• [WHAT THIS TASK INVOLVES]
Write out the records exactly, starting at the beginning and ending at the line that contains "35L96 29H81L71 42V61L81", including that line. Leave the pictures out of your copy.
━━━━━━
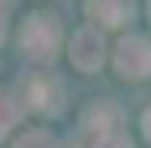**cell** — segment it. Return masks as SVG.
I'll use <instances>...</instances> for the list:
<instances>
[{
  "label": "cell",
  "mask_w": 151,
  "mask_h": 148,
  "mask_svg": "<svg viewBox=\"0 0 151 148\" xmlns=\"http://www.w3.org/2000/svg\"><path fill=\"white\" fill-rule=\"evenodd\" d=\"M58 42H61V32L52 16H29L19 29V45L35 61H52L58 52Z\"/></svg>",
  "instance_id": "6da1fadb"
},
{
  "label": "cell",
  "mask_w": 151,
  "mask_h": 148,
  "mask_svg": "<svg viewBox=\"0 0 151 148\" xmlns=\"http://www.w3.org/2000/svg\"><path fill=\"white\" fill-rule=\"evenodd\" d=\"M116 68H119L122 77H132V81L148 77L151 74V45L138 35L122 39L119 48H116Z\"/></svg>",
  "instance_id": "7a4b0ae2"
},
{
  "label": "cell",
  "mask_w": 151,
  "mask_h": 148,
  "mask_svg": "<svg viewBox=\"0 0 151 148\" xmlns=\"http://www.w3.org/2000/svg\"><path fill=\"white\" fill-rule=\"evenodd\" d=\"M103 35L96 29H81L71 42V61L81 68V71H96L103 64Z\"/></svg>",
  "instance_id": "3957f363"
},
{
  "label": "cell",
  "mask_w": 151,
  "mask_h": 148,
  "mask_svg": "<svg viewBox=\"0 0 151 148\" xmlns=\"http://www.w3.org/2000/svg\"><path fill=\"white\" fill-rule=\"evenodd\" d=\"M87 16L100 26H122L132 16V0H87Z\"/></svg>",
  "instance_id": "277c9868"
},
{
  "label": "cell",
  "mask_w": 151,
  "mask_h": 148,
  "mask_svg": "<svg viewBox=\"0 0 151 148\" xmlns=\"http://www.w3.org/2000/svg\"><path fill=\"white\" fill-rule=\"evenodd\" d=\"M26 97H29L32 106H39V110H58V84L55 81H48L45 74H39V77H29L26 81Z\"/></svg>",
  "instance_id": "5b68a950"
},
{
  "label": "cell",
  "mask_w": 151,
  "mask_h": 148,
  "mask_svg": "<svg viewBox=\"0 0 151 148\" xmlns=\"http://www.w3.org/2000/svg\"><path fill=\"white\" fill-rule=\"evenodd\" d=\"M106 116H119V110L109 106V103L90 106V110L84 113V126H87V132H93V135H106V132H113L116 122H106Z\"/></svg>",
  "instance_id": "8992f818"
},
{
  "label": "cell",
  "mask_w": 151,
  "mask_h": 148,
  "mask_svg": "<svg viewBox=\"0 0 151 148\" xmlns=\"http://www.w3.org/2000/svg\"><path fill=\"white\" fill-rule=\"evenodd\" d=\"M23 113V106H19V100L13 97V93H6V90H0V139L16 126V119Z\"/></svg>",
  "instance_id": "52a82bcc"
},
{
  "label": "cell",
  "mask_w": 151,
  "mask_h": 148,
  "mask_svg": "<svg viewBox=\"0 0 151 148\" xmlns=\"http://www.w3.org/2000/svg\"><path fill=\"white\" fill-rule=\"evenodd\" d=\"M13 148H55V139L45 135V132H26Z\"/></svg>",
  "instance_id": "ba28073f"
},
{
  "label": "cell",
  "mask_w": 151,
  "mask_h": 148,
  "mask_svg": "<svg viewBox=\"0 0 151 148\" xmlns=\"http://www.w3.org/2000/svg\"><path fill=\"white\" fill-rule=\"evenodd\" d=\"M90 148H132L129 145V139L119 135V132H106V135H96V142Z\"/></svg>",
  "instance_id": "9c48e42d"
},
{
  "label": "cell",
  "mask_w": 151,
  "mask_h": 148,
  "mask_svg": "<svg viewBox=\"0 0 151 148\" xmlns=\"http://www.w3.org/2000/svg\"><path fill=\"white\" fill-rule=\"evenodd\" d=\"M3 35H6V10L0 3V42H3Z\"/></svg>",
  "instance_id": "30bf717a"
},
{
  "label": "cell",
  "mask_w": 151,
  "mask_h": 148,
  "mask_svg": "<svg viewBox=\"0 0 151 148\" xmlns=\"http://www.w3.org/2000/svg\"><path fill=\"white\" fill-rule=\"evenodd\" d=\"M142 126H145V139L151 142V110L145 113V119H142Z\"/></svg>",
  "instance_id": "8fae6325"
},
{
  "label": "cell",
  "mask_w": 151,
  "mask_h": 148,
  "mask_svg": "<svg viewBox=\"0 0 151 148\" xmlns=\"http://www.w3.org/2000/svg\"><path fill=\"white\" fill-rule=\"evenodd\" d=\"M148 13H151V3H148Z\"/></svg>",
  "instance_id": "7c38bea8"
}]
</instances>
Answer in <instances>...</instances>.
━━━━━━
• [RESPONSE TO THIS EXERCISE]
**cell** — segment it. Return masks as SVG.
I'll use <instances>...</instances> for the list:
<instances>
[{
  "label": "cell",
  "mask_w": 151,
  "mask_h": 148,
  "mask_svg": "<svg viewBox=\"0 0 151 148\" xmlns=\"http://www.w3.org/2000/svg\"><path fill=\"white\" fill-rule=\"evenodd\" d=\"M58 42H61V32L52 16H29L19 29V45L35 61H52L58 52Z\"/></svg>",
  "instance_id": "6da1fadb"
},
{
  "label": "cell",
  "mask_w": 151,
  "mask_h": 148,
  "mask_svg": "<svg viewBox=\"0 0 151 148\" xmlns=\"http://www.w3.org/2000/svg\"><path fill=\"white\" fill-rule=\"evenodd\" d=\"M116 68H119L122 77H132V81L148 77L151 74V45L138 35L122 39L119 48H116Z\"/></svg>",
  "instance_id": "7a4b0ae2"
},
{
  "label": "cell",
  "mask_w": 151,
  "mask_h": 148,
  "mask_svg": "<svg viewBox=\"0 0 151 148\" xmlns=\"http://www.w3.org/2000/svg\"><path fill=\"white\" fill-rule=\"evenodd\" d=\"M103 35L96 29H81L71 42V61L81 68V71H96L103 64Z\"/></svg>",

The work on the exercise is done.